AUFGABEN:
(a) Schreiben Sie aus dem Text zur Bundestagswahl die Stelle zwischen „Wahlsonntag Deutschland wählt“ und „neuen Bundestag wählen.“ ab, beide eingeschlossen.
(b) Fassen Sie den Absatz des Textes zur Bundestagswahl, der mit „Mehr als 60 Millionen Deutsche“ beginnt, als kurze Liste zusammen und behalten Sie dabei die wichtigsten Fakten bei.

ÜBUNGSTEXT:
------------------------------
Wahlsonntag Deutschland wählt neuen Bundestag – Höhere Wahlbeteiligung erwartet

26. September 2021, 18:00 Uhr

Mehr als 60 Millionen Deutsche sind heute aufgerufen, einen neuen Bundestag zu wählen. Der Andrang in den Wahllokalen ist zwar vielerorts geringer als 2017, auch in Mitteldeutschland. Doch es wird ein deutlich höherer Briefwähleranteil erwartet. Insgesamt 47 Parteien treten an. Vorwahlumfragen lassen einen knappen Wahlausgang erwarten.

  • In Deutschland können heute mehr als 60 Millionen Wahlberechtigte einen neuen Bundestag wählen.
  • Noch nie war das Interesse an der Briefwahl so hoch wie bei dieser Abstimmung.
------------------------------
ERFASSTE DATEN:
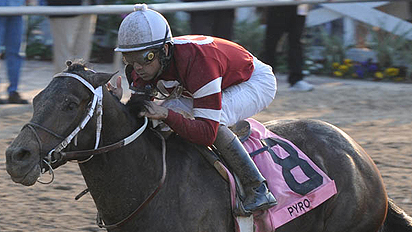 Pyro, with Shaun Bridgmohan aboard, wins the Grade 3, $300,000 Risen Star Stakes for 3-year-olds at Fair Grounds on Saturday.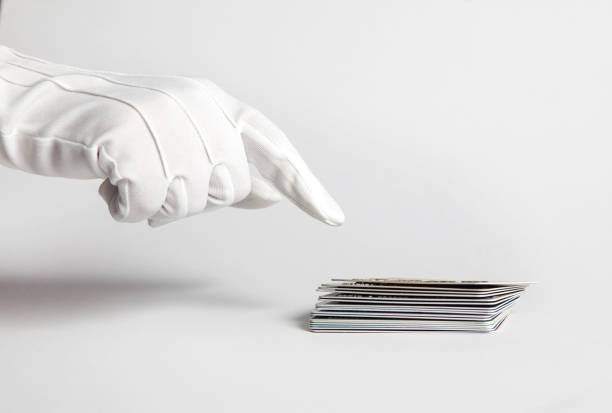 istock white glove holding a credit card 1011518054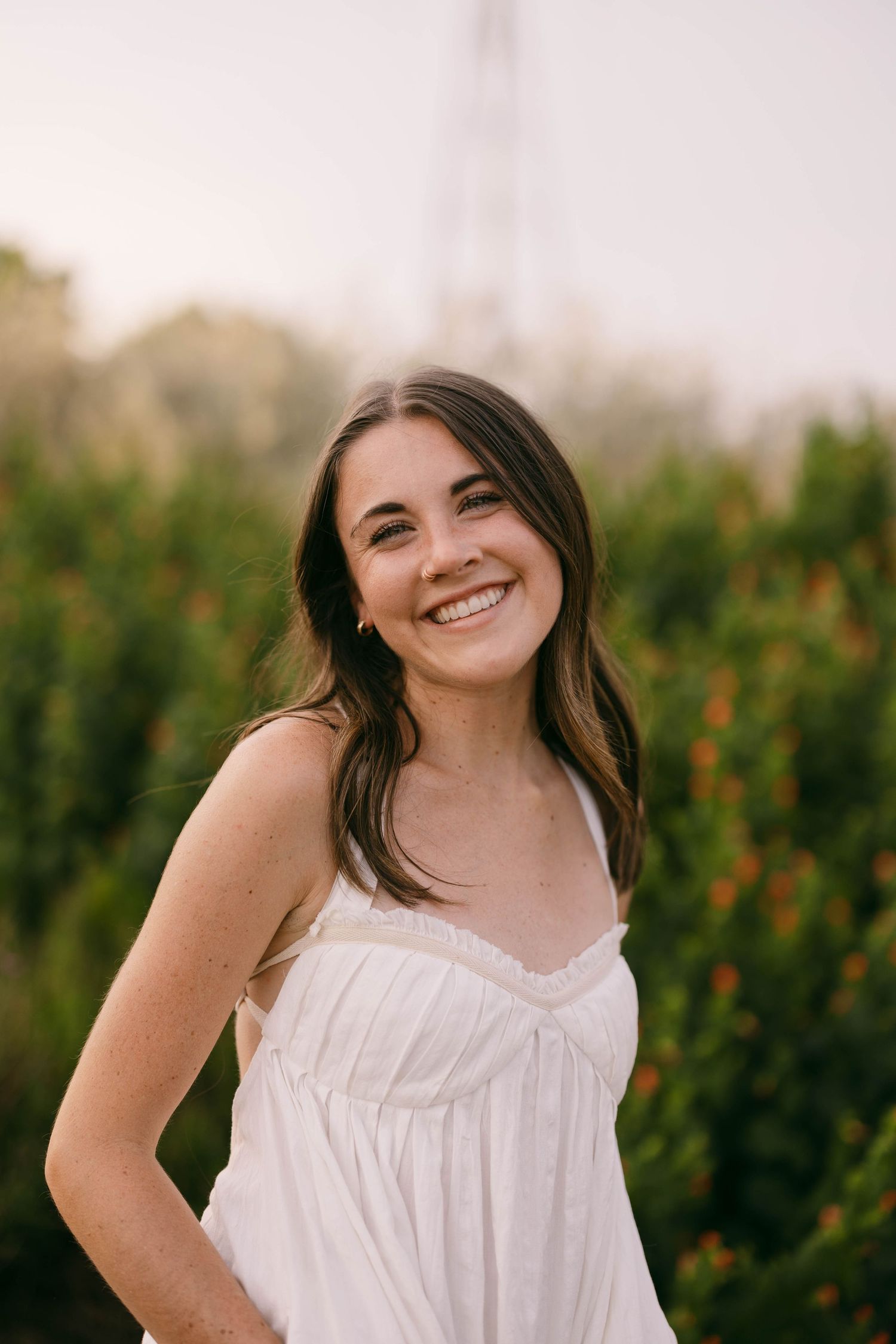 Person in white sleeveless top poses playfully against green foliage background during outdoor photoshoot.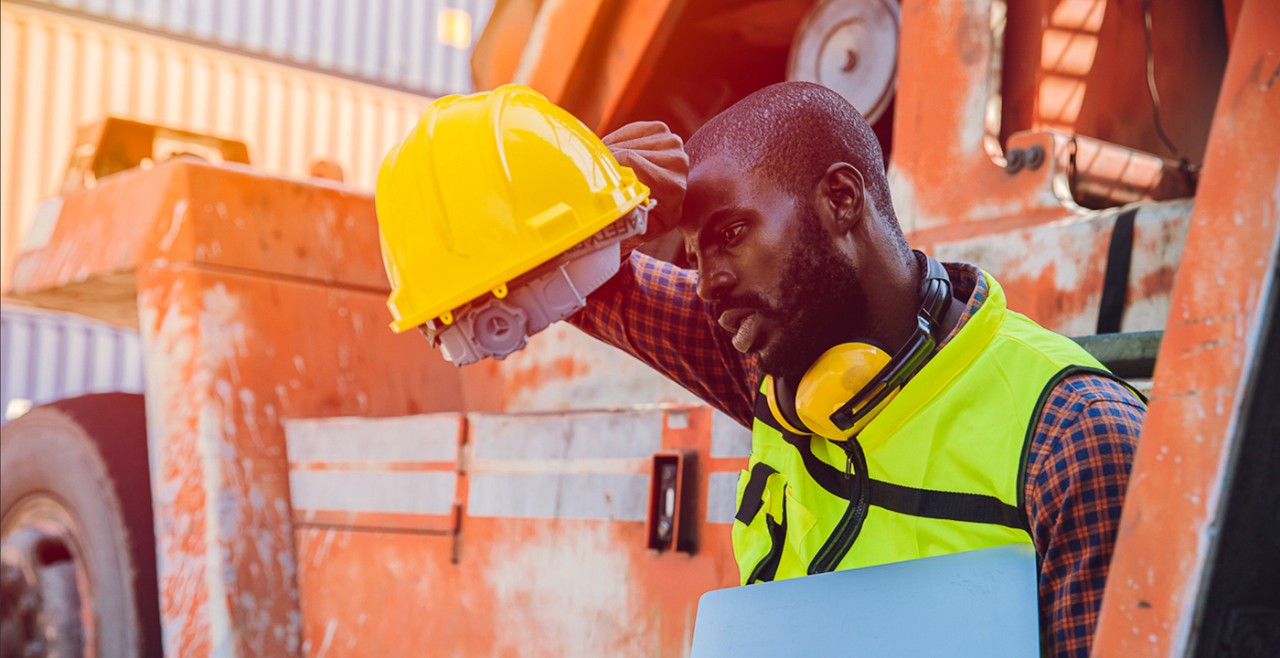 A construction worker holds a hardhat while mopping his brow.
------------------------------
IHRE ANTWORTEN:
(a)
Wahlsonntag Deutschland wählt neuen Bundestag – Höhere Wahlbeteiligung erwartet

26. September 2021, 18:00 Uhr

Mehr als 60 Millionen Deutsche sind heute aufgerufen, einen neuen Bundestag zu wählen. Der Andrang in den Wahllokalen ist zwar vielerorts geringer als 2017, auch in Mitteldeutschland. Doch es wird ein deutlich höherer Briefwähleranteil erwartet. Insgesamt 47 Parteien treten an. Vorwahlumfragen lassen einen knappen Wahlausgang erwarten.

  • In Deutschland können heute mehr als 60 Millionen Wahlberechtigte einen neuen Bundestag wählen.

(b)
- Über 60 Millionen Deutsche sind aufgerufen, einen neuen Bundestag zu wählen.
- In den Wahllokalen ist der Andrang vielerorts geringer als 2017, auch in Mitteldeutschland.
- Erwartet wird ein deutlich höherer Anteil an Briefwählern.
- 47 Parteien treten an.
- Laut Vorwahlumfragen ist ein knapper Wahlausgang zu erwarten.